* TASK DIRECTIONS
Render the lines below as a Markdown table with the columns Line and Text, giving each line its number in Line and leaving out blank lines. Begin with the first line of the rows and stop after the line that contains "58 centimetres".

Start EXERCISE INPUT

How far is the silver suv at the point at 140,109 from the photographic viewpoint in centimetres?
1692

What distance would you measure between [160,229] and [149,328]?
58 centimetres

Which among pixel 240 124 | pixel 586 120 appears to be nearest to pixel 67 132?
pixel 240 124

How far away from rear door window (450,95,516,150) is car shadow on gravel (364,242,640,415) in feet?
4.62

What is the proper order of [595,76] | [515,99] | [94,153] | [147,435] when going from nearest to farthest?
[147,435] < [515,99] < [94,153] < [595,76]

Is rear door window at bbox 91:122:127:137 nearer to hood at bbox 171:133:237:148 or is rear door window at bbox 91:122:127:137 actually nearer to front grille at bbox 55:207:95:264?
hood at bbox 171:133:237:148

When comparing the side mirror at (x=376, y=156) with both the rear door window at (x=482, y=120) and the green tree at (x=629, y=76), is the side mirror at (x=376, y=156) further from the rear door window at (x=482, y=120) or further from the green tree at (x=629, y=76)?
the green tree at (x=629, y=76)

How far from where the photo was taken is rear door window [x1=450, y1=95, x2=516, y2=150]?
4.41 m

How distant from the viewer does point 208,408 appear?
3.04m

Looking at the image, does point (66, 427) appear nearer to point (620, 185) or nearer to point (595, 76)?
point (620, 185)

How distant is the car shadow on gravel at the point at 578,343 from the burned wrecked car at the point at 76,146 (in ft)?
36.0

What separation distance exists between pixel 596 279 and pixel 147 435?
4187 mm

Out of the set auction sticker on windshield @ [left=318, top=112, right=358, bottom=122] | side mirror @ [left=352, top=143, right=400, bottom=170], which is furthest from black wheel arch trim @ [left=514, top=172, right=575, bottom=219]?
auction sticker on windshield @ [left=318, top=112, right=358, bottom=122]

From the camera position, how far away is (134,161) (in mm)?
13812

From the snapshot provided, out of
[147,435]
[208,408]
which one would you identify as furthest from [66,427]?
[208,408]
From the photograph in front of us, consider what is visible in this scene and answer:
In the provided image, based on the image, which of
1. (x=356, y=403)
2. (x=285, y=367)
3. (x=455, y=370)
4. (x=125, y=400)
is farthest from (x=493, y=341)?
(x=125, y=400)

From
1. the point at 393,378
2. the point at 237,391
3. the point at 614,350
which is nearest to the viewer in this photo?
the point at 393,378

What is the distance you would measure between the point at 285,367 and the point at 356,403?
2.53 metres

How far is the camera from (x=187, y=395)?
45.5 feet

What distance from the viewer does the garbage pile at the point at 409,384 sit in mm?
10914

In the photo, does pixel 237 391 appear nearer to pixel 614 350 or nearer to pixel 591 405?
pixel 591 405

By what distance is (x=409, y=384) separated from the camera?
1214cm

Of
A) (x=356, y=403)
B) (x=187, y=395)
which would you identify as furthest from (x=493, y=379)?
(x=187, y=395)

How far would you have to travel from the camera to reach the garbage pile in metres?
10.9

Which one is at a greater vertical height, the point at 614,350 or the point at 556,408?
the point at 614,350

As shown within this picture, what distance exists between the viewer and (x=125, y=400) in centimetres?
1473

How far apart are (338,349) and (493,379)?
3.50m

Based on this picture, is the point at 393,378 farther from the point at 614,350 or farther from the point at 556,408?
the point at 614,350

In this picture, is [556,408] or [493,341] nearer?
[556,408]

End EXERCISE INPUT

* EXERCISE SOLUTION
| Line | Text |
|---|---|
| 1 | How far is the silver suv at the point at 140,109 from the photographic viewpoint in centimetres? |
| 2 | 1692 |
| 3 | What distance would you measure between [160,229] and [149,328]? |
| 4 | 58 centimetres |